Health officials expressed ongoing alarm that sexually transmitted diseases continue spreading across Alaska despite a decades-long effort to curb the crisis. Once again Alaska ranks first in the country for per capita cases of chlamydia and second for gonorrhea.
The annual STD Surveillance Report came out Oct. 8 providing a dismal snapshot of America overall. Nationally STD infections plagued a record 2.4 million Americans in 2018 as rates continue a five-year climb. Alaskans suffered from 6,159 cases of chlamydia and 2,247 cases of gonorrhea.
Since Alaska began tracking chlamydia in 1996 it has consistently ranked among the highest per capita rates. Likewise, gonorrhea rates are consistently higher than the national average, and a state outbreak has been spreading for the past two years.
But it’s not just the sexually active who are affected. Babies, too, suffer the consequences. Nationally, newborn deaths related to congenital syphilis increased by 22 percent from 2017 to 2018 with 94 fatalities. A syphilis outbreak in Alaska, which began in 2018, has increased the disease considerably among women and has put newborn Alaskans in jeopardy.
With regards to homosexual sex among men, disease rates have long been much higher than the general population. In Alaska last year there were 97 cases of infectious syphilis reported among men who have sex with men. That represented 71 percent of all Alaska cases, according to state records. Additionally, state health officials are concerned about a new outbreak of HIV in Fairbanks among homosexual men.
WHAT CAN BE DONE?
In response to the latest STD report from the Centers for Disease Prevention and Control the Alaska Department of Health and Social Services trotted out the same old line: “High STD rates are not unusual news for Alaska, but they are alarming and should serve as a reminder to Alaskans to practice safe sex and get tested.”
This is basically the same response the CDC issued with respect to the larger national crisis: more testing and more money for programs that teach people how to have “safe” heterosexual and homosexual sex.
The problem with these responses is that they fail to address the fundamental problem. There is no such thing as “safe” sex outside of life-long, monogamous unions between one man and one woman.
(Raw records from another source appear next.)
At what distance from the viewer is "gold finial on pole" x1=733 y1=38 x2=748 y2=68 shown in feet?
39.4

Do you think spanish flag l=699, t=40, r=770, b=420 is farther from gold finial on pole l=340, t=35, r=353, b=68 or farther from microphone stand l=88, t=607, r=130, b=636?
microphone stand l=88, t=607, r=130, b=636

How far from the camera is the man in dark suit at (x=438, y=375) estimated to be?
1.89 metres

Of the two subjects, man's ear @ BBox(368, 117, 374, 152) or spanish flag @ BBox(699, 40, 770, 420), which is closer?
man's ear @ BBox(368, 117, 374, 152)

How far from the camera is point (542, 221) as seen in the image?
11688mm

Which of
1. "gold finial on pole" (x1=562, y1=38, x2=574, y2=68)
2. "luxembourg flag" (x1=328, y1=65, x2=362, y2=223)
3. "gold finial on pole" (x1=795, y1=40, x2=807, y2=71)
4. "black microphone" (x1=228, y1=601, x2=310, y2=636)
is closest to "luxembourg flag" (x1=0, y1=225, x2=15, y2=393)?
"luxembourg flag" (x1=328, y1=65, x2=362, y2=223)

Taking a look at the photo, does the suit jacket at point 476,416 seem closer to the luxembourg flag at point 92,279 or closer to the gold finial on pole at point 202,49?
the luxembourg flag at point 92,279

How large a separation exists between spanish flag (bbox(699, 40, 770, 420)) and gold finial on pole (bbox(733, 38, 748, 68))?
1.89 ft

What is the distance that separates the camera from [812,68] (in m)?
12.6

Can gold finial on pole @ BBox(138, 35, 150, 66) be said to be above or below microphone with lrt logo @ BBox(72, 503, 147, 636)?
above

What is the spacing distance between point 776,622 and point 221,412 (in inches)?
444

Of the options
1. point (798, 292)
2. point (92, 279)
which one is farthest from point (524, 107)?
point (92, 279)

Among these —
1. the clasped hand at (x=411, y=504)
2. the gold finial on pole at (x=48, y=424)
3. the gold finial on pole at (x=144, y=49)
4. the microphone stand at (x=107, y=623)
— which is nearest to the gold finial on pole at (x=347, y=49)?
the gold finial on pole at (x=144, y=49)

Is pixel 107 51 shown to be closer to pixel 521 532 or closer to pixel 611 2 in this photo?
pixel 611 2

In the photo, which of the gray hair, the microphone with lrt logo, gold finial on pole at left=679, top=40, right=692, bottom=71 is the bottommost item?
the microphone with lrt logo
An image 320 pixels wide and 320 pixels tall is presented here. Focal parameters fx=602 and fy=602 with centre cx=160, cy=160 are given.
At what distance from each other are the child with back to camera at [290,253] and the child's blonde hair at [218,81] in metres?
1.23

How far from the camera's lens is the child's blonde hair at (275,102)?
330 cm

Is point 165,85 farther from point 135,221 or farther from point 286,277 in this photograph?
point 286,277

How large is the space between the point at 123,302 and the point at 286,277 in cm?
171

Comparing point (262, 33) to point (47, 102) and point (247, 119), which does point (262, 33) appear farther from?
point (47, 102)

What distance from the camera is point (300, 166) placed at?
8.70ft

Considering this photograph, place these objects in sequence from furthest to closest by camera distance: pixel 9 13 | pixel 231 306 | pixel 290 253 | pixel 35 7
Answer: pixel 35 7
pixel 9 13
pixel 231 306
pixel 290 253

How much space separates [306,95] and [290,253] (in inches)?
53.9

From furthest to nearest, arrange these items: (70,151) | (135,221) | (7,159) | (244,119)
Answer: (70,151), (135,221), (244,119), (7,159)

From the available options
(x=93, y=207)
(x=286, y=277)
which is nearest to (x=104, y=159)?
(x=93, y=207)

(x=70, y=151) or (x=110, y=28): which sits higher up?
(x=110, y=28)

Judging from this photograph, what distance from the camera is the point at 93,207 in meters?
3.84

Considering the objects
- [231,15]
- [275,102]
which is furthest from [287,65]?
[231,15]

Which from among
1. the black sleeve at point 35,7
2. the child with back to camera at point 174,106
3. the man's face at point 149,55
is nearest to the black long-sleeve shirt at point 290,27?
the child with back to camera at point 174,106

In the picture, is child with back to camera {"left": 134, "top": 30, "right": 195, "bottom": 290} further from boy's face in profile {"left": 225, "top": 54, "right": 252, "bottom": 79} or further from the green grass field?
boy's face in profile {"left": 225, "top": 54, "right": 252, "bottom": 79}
It may not be easy to say or politically popular in some circles, but the only real answer to the spread of STDs is for teens and young men and women to save sex for marriage.
By continuing to clamor for more of the same, health officials will never see meaningful declines in sexually transmitted diseases. We cannot afford to keep funding so-called educational programs that approach human sexual activity as though it were an amoral “activity” and basically without consequence so long as partners use condoms and get regularly tested.
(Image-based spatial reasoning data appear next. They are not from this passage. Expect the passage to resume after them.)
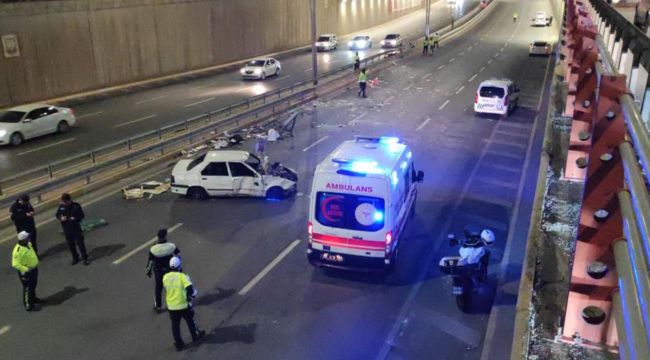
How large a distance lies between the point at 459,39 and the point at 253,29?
977 inches

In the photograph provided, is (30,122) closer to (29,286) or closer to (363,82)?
(29,286)

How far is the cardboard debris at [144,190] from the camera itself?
16.2 metres

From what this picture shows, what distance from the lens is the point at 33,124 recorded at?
22672 millimetres

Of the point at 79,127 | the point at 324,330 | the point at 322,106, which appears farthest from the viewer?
the point at 322,106

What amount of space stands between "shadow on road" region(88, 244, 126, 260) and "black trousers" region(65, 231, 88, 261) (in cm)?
41

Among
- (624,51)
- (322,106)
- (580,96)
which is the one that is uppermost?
(624,51)

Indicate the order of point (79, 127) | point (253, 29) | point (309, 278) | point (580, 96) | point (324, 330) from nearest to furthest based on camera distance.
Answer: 1. point (324, 330)
2. point (309, 278)
3. point (580, 96)
4. point (79, 127)
5. point (253, 29)

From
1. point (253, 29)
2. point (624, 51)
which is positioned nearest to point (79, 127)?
point (624, 51)

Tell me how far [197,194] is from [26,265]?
649 cm

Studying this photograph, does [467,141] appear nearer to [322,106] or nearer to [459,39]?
[322,106]

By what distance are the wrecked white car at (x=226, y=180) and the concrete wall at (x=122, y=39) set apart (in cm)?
1802

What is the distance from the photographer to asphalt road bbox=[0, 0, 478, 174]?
21.2m

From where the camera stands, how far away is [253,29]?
5059cm

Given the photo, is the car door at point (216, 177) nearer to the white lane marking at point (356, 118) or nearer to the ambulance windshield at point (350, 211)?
the ambulance windshield at point (350, 211)
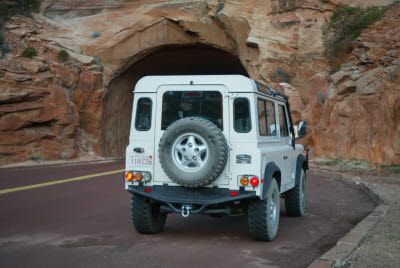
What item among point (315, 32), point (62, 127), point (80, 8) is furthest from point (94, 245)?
point (80, 8)

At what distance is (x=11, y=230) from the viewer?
285 inches

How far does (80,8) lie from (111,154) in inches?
398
The hard lesson is that sex outside of marriage has devastating consequences. It might not always be immediately evident, but in the long run people suffer from devastating and life-threatening illnesses.
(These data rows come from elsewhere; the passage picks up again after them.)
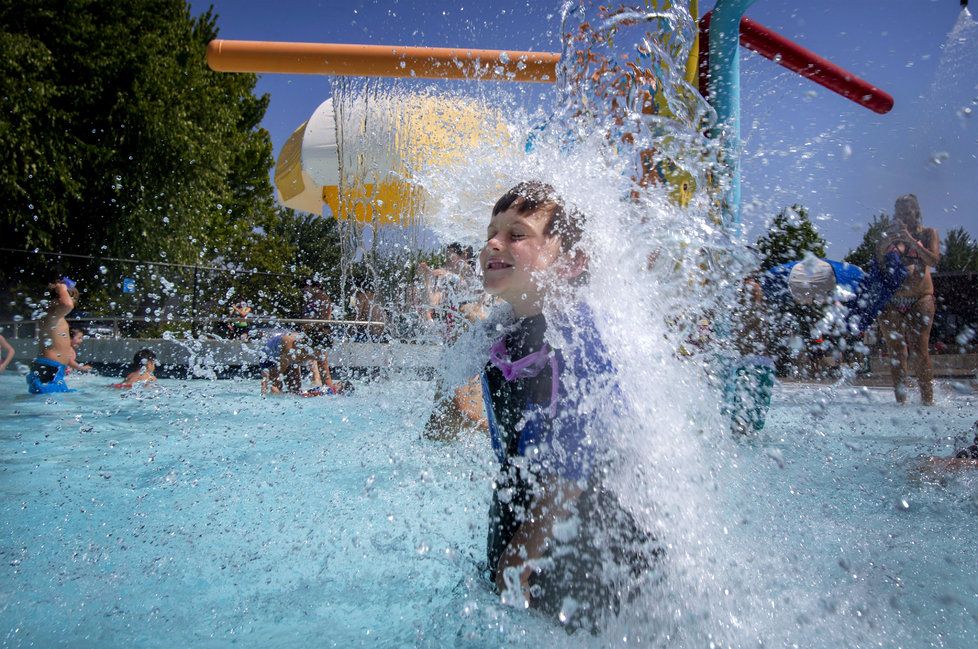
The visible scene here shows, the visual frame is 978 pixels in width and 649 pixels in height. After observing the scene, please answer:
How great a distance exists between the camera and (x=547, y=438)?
5.62 feet

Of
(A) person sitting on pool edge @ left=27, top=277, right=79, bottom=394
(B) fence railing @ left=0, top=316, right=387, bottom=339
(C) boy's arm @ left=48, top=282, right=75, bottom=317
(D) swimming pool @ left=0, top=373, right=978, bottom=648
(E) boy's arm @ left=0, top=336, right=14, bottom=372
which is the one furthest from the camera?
(B) fence railing @ left=0, top=316, right=387, bottom=339

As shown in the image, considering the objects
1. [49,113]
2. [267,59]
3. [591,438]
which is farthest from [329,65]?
[49,113]

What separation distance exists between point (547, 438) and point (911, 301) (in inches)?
176

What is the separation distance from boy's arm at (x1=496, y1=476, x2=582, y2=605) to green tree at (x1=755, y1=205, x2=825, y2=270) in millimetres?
2142

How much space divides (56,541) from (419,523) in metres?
1.16

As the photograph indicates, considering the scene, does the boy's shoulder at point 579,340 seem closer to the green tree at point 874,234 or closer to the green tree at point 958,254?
the green tree at point 874,234

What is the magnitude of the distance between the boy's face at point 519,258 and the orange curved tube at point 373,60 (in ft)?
8.49

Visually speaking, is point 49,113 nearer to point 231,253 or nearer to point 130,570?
point 231,253

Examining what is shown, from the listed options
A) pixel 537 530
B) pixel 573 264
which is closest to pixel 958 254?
pixel 573 264

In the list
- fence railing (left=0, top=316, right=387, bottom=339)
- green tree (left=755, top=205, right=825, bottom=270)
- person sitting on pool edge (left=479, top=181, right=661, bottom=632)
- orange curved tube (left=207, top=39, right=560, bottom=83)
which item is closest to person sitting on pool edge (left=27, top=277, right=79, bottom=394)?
fence railing (left=0, top=316, right=387, bottom=339)

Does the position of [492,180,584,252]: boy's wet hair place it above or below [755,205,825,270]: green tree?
below

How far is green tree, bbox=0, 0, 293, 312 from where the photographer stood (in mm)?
12375

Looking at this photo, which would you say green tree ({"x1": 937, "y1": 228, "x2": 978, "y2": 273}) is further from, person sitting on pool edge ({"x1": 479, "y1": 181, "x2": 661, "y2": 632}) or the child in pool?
the child in pool

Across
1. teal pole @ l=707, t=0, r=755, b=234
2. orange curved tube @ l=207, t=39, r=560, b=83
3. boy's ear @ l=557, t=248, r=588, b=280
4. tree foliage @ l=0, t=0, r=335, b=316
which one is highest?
tree foliage @ l=0, t=0, r=335, b=316
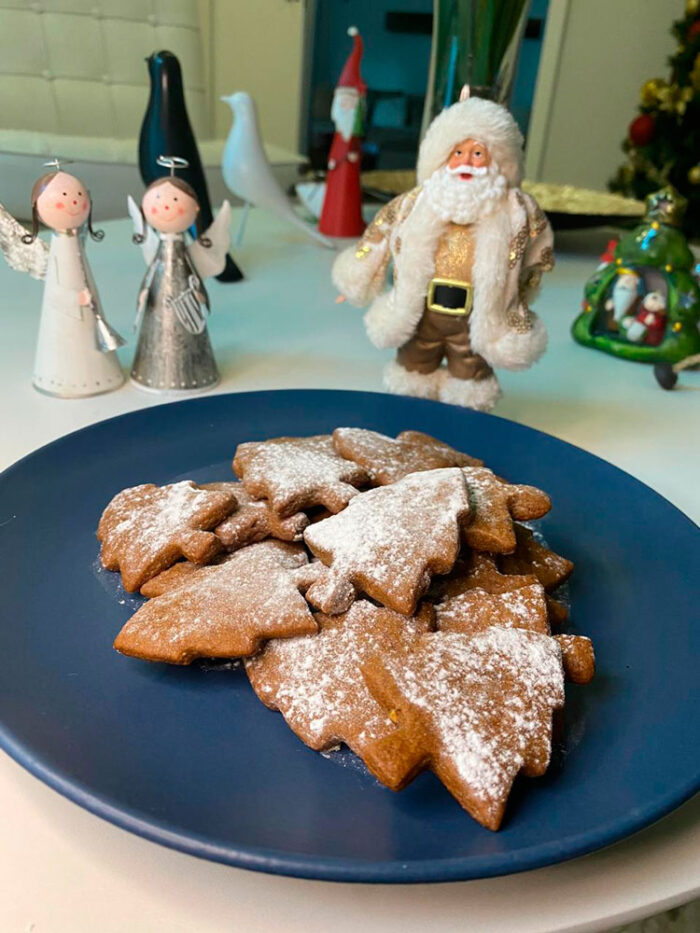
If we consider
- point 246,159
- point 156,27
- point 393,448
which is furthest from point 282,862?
point 156,27

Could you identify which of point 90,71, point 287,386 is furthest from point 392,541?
point 90,71

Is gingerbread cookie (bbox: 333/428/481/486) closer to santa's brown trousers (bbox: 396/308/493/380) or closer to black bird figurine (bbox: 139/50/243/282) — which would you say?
santa's brown trousers (bbox: 396/308/493/380)

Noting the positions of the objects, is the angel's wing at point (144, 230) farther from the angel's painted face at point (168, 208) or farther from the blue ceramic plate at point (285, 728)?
the blue ceramic plate at point (285, 728)

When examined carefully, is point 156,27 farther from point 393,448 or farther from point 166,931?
point 166,931

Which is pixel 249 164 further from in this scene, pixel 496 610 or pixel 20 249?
pixel 496 610

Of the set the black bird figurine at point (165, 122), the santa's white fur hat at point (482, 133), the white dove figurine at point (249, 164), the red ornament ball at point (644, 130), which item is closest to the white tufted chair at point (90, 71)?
the white dove figurine at point (249, 164)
This doesn’t even begin to address the issue of unintended pregnancies for single mothers, which often leads to abortion, or the fact that more and more children are being raised without two committed parents.
When sex is spoken about as little more than human plumbing, people will learn to approach it as such. The reality is that it is the most powerful life force on the planet. Yes, people should be screened for STDs. Yes, those who are affected should seek treatment. But until our society, including our health officials, muster the courage to think and speak about sex in moral terms we should expect more of the same.
The old approach hasn’t worked and it’s time to change course.